→ **Exercise goal**
Pick up the forum thread below on ports blocked by a router firewall and carry it on from where it stops.

→ **Text provided**
────────────────────────────────────────

# Firewall, ports blocked



## p0ng0 (Sep 15, 2007)

Hi,

I am having problems in allowing a certain port accessible from the internet. 
It's not as easy as i would think, i mean, i know how to port forward, but this setup i have seems to be slightly complicated.

I'm running Server 2003 on a virtual computer (Parallels on my Mac to be precise).

Now, I have an ADSL router (192.168.0.1) and a wireless access point (192.168.1.1).
My Mac is connected wirelessly, thus having an address of 192.168.1.x. The Virtual Server also has the same kind of IP (192.168.1.x).

The Wireless Access Point is linked to my standard wired router, this receiving my internet connection.

I have opened the port up on my Wireless Access Point, but this is not working, as the internet is channelled through the Wired router, and being blocked there!

I would open the port up on the Wired router, but it will tell me i am entering an illegal IP address, as it's on a different subnet!

Would anybody know how to get around this and be able to access this particular port from the internet?

Any comments will be greatly appreciated!

Thank you and God bless.

-Christian


----------



## helpful (Sep 18, 2009)

The best option would be to turn off dhcp on the Wireless Access Point. This will basically make the Wireless Access Point into a switch and all the computer should receive ip addresses from the wireless router.

Afterwards, add the firewall exclusion on the wireless router and ensure that the server has static ip address.


----------



## p0ng0 (Sep 15, 2007)

Ahh, that makes much more sense!

────────────────────────────────────────

→ **Dataset excerpt**

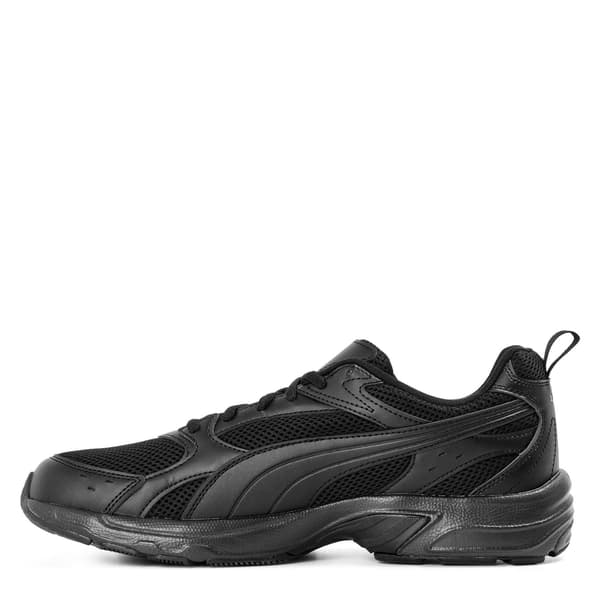 Puma Mens Milenio Tech Leather Low Trainers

────────────────────────────────────────

→ **Answer space**
I will give that a try now!

Thank you


----------



## p0ng0 (Sep 15, 2007)

Well,
I have tested this by creating a 2nd website on IIS and provided this 'test' site with port 81.
I have tried to access this externally using my IP:81 but this is not loading.
Am i missing something?


----------



## helpful (Sep 18, 2009)

you should also check the w2k3 software firewall as well. You will need to open port 81 for all networks to be available on the internet.


----------



## p0ng0 (Sep 15, 2007)

the firewall on the server is disabled anyway


----------



## srhoades (May 15, 2003)

Just to confirm that the IP of the wireless access point, the virtual server and the mac are all now on th 192.168.0.x subnet?


----------



## helpful (Sep 18, 2009)

Try running the command "netstat -an" from the command prompt and verifying that the server is listening on port 81 with the correct IP address. If the computer is not listening on port 81, the IIS web service is either malfunctioning or not setup correctly.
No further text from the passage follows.